Self-Diagnosing

Social Media’s role in self diagnosis, and why it might not be a good thing.

(GIF created by Oliver Michelsen)

At its best, social media serves as a platform that brings people from all sorts of backgrounds and beginnings together to share experiences or new ways of thinking. At its worst, it acts as an echo chamber for misguided ideas and a sound board for nonsense. Oftentimes, consumers and content creators can strike a balance between the two, using their own judgment to experience the internet in a positive way. However, it’s easy to end up on the wrong side of this line, especially if one does not know the warning signs.

In recent years, the online community as a whole has worked to destigmatize mental illnesses and disorders. Terms like “neurodivergent” have gained popularity to describe the way that some people’s brains work. Neurodiversity refers to people who stray from what is seen as “typical”  neurological function. According to an article in Harvard Health Publishing written by Nicole Baumer, MD, MEd, neurodivergency describes “the diversity of all people, but it is often used in the context of autism spectrum disorder (ASD), as well as other neurological or developmental conditions such as ADHD or learning disabilities.” 

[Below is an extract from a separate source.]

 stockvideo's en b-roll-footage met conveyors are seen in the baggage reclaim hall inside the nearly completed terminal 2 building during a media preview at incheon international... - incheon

Many content creators — neurodivergent people and professionals alike —  have come forward with their experiences and information, offering insight and support to those struggling mentally and emotionally. New attention to a historically taboo subject could mean positive change for that community. However, with platforms as extensive as TikTok, Instagram, Twitter and Facebook, positive change can come with a price. For the neurodivergent community, that price is inexperienced content creators spreading misinformation and leaving uneducated users with a false understanding of the topic.

Videos and reels sprout up all over the internet that list symptoms of certain disorders. Many of these videos take the same format. Something similar to, “5 behaviors you didn’t know were symptoms of ADHD.” Sometimes, professionals or those with experience make these videos and include helpful information backed up by a reputable source. Often, they don’t. Some of the time, these videos are made by creators with little experience in mental health and no diagnosis.

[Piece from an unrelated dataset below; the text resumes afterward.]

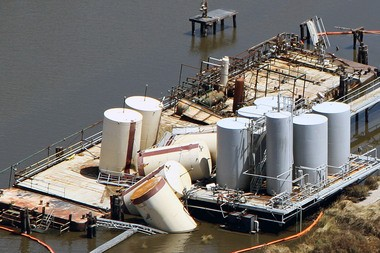Toppled oil storage tanks near the town of Lafitte after Hurricane Isaac in 2012. The tanks toppled off of their foundations and into the water, causing oil to spill into nearby wetlands. (Photo by Jonathan Henderson, Gulf Restoration Network)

“Sometimes I’ll see in the tags at the bottom of it, ‘actually autistic,’ or just tags that let you know the person is a counselor, or therapist or something,” said Kylie Baker-Williams, a 22-year-old who deals with ADHD, and Generalized Anxiety Disorder, Panic Disorder and Depression. “But half the time, it’s just some teenager that thinks biting your nails means you have ADHD.”

 The videos will then proceed to list vague behaviors which might be a result of a disorder, but are not qualifiers by any means. One such video describes stepping over things without picking them up, leaving cabinet doors open or eating too much in one sitting as “things I didn’t know were signs of ADHD.” When properly executed by someone who has professional experience in not only neurodivergency, but also how to communicate that information to others (such as psychologist, author and TikTok creator, Stephanie Georgiou), these types of posts can bridge knowledge gaps about these issues. They can reach people who might not know that their struggles can be helped. But without the right foundation, found by those who consume information online irresponsibly, Baker-Williams argues people start to use these terms frivolously, diluting their meaning and trivializing stories of actually diagnosed sufferers. 

She’s experienced symptoms for most of her life, and was diagnosed in middle school. For her, the symptoms of her disorders have become part of everyday life. 

“I still can’t really remember birthdays, important dates,” Baker-Williams explained. “Phone numbers are impossible for me, and they always have been.”

As a result of her ADHD, Baker-Williams experiences extreme difficulty with her memory. But this symptom is not widely understood among amateurs online as a classic sign of the disorder. In fact, she has never encountered some of her most debilitating symptoms on any video on social media at all. Baker-Williams spends about as much time on social media per day as the average young adult, approximately two and a half hours, according to oberlo.com. She scrolls through Instagram or TikTok in her downtime, or while she waits in line at the grocery store, and has noticed the trend in false-diagnosing on numerous occasions.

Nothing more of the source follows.